Por todo exposto e pelo que mais consta dos autos, reiterando os argumentos apresentados na petição inicial, requer o Ministério Público Federal o provimento do presente apelo para que os seguintes pedidos sejam acolhidos:

a) a invalidação da outorga do serviço de radiodifusão conferida à ré Rádio 21, com a declaração de caducidade;

Penso, contudo, que a interpretação dos pedidos não pode ser feita tomando por base somente aquilo que está descrito no tópico específico da petição inicial (“Dos Pedidos”), devendo ser feita uma análise global de toda a exordial para se inferir, por interpretação lógico-sistemática, o real desiderato da parte autora.

Tal entendimento encontra respaldo no E. Superior Tribunal de Justiça, o qual, sob a égide do CPC/1973, assim já decidiu:

AGRAVO REGIMENTAL NO AGRAVO EM RECURSO ESPECIAL. JULGAMENTO ULTRA PETITA. NÃO OCORRÊNCIA. ATUAÇÃO SIMULTÂNEA OU SUCESSIVA DA PROCURADORA. PRETENSÃO DEDUZIDA NO RECURSO ESPECIAL QUE ESBARRA NA SÚMULA 7/STJ. INCIDÊNCIA DA SÚMULA 284 DO STF. DISSÍDIO JURISPRUDENCIAL NÃO DEMONSTRADO. AGRAVO REGIMENTAL NÃO PROVIDO.
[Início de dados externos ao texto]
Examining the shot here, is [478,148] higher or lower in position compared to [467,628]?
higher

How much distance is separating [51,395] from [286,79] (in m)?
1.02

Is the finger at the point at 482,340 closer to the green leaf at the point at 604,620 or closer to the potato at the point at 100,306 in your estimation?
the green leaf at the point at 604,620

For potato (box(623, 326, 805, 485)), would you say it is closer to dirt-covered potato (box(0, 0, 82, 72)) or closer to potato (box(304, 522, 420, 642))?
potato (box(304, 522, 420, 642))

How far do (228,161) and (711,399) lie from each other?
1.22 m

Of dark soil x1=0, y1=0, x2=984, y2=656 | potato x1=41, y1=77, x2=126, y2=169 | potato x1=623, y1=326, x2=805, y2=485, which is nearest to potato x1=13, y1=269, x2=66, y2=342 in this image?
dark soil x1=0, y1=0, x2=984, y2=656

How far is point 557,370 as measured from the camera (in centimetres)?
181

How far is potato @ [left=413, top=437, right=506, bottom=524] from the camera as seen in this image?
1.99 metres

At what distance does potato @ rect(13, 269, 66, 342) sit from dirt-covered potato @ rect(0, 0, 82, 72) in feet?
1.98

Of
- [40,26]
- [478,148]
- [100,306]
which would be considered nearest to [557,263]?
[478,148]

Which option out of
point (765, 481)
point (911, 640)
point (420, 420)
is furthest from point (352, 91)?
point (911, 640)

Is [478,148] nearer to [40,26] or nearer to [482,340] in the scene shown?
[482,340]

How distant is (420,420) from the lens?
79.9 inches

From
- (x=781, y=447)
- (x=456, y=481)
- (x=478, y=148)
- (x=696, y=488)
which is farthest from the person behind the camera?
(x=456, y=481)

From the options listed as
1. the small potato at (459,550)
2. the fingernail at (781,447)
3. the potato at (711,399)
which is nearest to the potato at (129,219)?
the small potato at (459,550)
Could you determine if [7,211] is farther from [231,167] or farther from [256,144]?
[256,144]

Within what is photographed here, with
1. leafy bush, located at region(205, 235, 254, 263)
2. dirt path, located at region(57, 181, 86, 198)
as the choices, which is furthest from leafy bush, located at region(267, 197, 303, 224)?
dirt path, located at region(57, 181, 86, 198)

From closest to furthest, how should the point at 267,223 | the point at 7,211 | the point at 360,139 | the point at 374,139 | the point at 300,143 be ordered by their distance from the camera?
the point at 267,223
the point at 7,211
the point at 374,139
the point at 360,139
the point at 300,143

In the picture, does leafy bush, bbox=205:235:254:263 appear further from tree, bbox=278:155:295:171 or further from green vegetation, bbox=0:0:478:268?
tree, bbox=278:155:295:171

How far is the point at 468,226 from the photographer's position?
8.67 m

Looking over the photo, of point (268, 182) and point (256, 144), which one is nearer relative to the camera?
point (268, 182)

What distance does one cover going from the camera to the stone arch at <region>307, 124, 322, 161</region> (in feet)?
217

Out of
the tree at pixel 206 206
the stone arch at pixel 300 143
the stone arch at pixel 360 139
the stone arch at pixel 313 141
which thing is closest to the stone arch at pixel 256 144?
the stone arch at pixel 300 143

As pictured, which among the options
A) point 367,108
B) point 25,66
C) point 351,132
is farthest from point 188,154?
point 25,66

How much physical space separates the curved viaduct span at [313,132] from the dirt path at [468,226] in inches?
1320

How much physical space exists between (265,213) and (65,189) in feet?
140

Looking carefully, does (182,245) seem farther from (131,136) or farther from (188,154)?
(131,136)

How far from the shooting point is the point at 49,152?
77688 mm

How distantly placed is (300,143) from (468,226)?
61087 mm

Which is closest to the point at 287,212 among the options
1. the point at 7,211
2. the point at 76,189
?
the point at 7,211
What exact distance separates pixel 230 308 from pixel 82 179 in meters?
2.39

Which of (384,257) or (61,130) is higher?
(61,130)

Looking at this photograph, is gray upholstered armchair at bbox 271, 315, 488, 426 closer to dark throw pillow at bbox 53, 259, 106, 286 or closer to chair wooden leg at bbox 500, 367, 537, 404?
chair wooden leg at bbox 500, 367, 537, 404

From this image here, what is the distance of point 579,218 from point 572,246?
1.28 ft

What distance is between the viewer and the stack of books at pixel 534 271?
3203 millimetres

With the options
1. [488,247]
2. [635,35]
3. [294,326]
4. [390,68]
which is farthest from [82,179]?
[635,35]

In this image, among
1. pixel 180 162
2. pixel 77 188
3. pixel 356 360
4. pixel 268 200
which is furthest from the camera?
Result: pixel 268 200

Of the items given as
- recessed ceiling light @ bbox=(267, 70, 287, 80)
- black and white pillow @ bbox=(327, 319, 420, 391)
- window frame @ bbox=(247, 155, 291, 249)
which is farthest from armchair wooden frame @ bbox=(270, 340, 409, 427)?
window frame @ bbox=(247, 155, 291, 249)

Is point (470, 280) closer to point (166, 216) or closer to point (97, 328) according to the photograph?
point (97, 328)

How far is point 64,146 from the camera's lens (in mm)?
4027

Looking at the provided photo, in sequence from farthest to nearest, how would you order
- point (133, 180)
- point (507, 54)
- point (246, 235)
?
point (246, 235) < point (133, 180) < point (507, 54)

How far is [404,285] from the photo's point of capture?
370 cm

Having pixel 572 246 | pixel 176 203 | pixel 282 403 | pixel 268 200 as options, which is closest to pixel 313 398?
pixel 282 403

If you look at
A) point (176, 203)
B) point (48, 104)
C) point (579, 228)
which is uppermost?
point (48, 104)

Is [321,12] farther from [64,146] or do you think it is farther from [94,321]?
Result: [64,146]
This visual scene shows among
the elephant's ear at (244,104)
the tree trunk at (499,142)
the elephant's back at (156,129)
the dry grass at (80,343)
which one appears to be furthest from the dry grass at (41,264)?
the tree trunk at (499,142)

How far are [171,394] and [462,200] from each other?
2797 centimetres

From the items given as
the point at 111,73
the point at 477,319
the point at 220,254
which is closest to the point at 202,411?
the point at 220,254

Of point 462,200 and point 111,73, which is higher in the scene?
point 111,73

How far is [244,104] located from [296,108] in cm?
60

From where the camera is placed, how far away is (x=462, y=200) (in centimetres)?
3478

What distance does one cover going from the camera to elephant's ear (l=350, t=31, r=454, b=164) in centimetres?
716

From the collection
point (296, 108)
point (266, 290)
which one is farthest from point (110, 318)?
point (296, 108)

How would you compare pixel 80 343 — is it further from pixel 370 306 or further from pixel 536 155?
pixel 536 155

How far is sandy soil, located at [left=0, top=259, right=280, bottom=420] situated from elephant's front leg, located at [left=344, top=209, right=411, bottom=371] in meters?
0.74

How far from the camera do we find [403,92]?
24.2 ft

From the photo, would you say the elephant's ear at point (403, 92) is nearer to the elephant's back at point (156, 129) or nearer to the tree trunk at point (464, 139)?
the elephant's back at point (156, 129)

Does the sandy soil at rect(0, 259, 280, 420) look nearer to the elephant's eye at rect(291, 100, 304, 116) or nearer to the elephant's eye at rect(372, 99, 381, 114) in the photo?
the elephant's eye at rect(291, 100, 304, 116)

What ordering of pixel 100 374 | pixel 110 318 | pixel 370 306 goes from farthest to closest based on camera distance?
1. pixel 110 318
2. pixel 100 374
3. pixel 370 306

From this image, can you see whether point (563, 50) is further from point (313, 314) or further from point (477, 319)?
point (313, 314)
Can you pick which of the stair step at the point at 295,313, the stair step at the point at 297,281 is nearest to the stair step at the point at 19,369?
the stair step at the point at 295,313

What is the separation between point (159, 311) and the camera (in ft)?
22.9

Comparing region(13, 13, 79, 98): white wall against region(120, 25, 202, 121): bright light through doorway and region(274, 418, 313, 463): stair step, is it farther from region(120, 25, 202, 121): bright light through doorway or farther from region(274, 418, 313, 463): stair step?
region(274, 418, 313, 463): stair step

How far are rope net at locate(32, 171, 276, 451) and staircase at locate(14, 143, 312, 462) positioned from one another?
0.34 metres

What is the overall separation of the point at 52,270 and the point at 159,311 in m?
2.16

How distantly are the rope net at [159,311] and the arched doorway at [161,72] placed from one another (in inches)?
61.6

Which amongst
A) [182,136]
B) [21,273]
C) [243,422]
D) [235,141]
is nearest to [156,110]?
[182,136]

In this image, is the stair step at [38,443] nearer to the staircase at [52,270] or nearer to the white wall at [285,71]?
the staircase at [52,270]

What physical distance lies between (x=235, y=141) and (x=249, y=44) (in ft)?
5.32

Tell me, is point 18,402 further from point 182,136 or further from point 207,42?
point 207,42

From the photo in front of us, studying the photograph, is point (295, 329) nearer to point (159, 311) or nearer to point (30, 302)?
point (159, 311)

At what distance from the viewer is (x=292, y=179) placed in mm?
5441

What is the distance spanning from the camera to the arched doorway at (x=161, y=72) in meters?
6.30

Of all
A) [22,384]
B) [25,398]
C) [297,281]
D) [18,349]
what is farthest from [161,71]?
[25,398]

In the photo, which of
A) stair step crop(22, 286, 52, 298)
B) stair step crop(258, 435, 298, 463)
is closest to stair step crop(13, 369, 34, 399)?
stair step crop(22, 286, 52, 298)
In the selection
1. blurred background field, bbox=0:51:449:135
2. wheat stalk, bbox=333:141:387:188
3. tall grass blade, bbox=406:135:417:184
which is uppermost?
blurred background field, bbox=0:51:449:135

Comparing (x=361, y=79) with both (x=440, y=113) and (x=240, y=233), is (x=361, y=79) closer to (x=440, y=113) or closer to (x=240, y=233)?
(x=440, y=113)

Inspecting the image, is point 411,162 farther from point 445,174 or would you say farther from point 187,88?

1. Inexiste o alegado julgamento ultra petita, pois o julgador não violou os limites objetivos da pretensão, tampouco concedeu providência jurisdicional diversa do pedido formulado na inicial, porquanto o pedido deve ser extraído a partir de interpretação lógico-sistemática de toda a petição inicial, sendo desnecessária a sua formulação expressa na parte final desse documento, podendo o Juiz realizar análise ampla e detida da relação jurídica posta em exame.

(...)

(AgRg no AREsp 420.451/RJ, Rel. Ministro Raul Araújo, Quarta Turma, julgado em 05/12/2013, DJe 19/12/2013)

É importante destacar que o entendimento aqui defendido ganha respaldo com a edição do CPC/2015, genericamente, em razão do princípio da primazia do julgamento de mérito (art. 4º) e, especificamente, em razão do § 2º, do art. 322:

Art. 322. O pedido deve ser certo.

§ 2º A interpretação do pedido considerará o conjunto da postulação e observará o princípio da boa-fé.

Como bem sintetizado pela Exma. Representante da Procuradoria da República, extrai-se da petição inicial que a “causa de pedir é a utilização pela IURD de 22 horas de programação diária da Rede 21 por cinco anos, o que, a um só tempo: a) configura transferência de concessão não autorizada e ilegal – já que não obedeceu a nenhum requisito legal – e; b) viola o regramento e os princípios extraídos da limitação à publicidade comercial” (ID Num. 108857419 - Págs. 7-8).

Ao requerer “a invalidação da outorga do serviço de radiodifusão conferida à ré Rede 21, com a declaração de caducidade”, busca o MPF, em suma, uma decisão jurídica de natureza constitutiva negativa, a qual, embora não possa estar fundamentada na Lei n° 8.987/95, admitiria a aplicação de outros regramentos, tais com o art. 166, inciso VII, do CC, que preconiza ser nulo o negócio jurídico quando “a lei taxativamente a declarar nulo, ou proibir-lhe a prática, sem cominar sanção".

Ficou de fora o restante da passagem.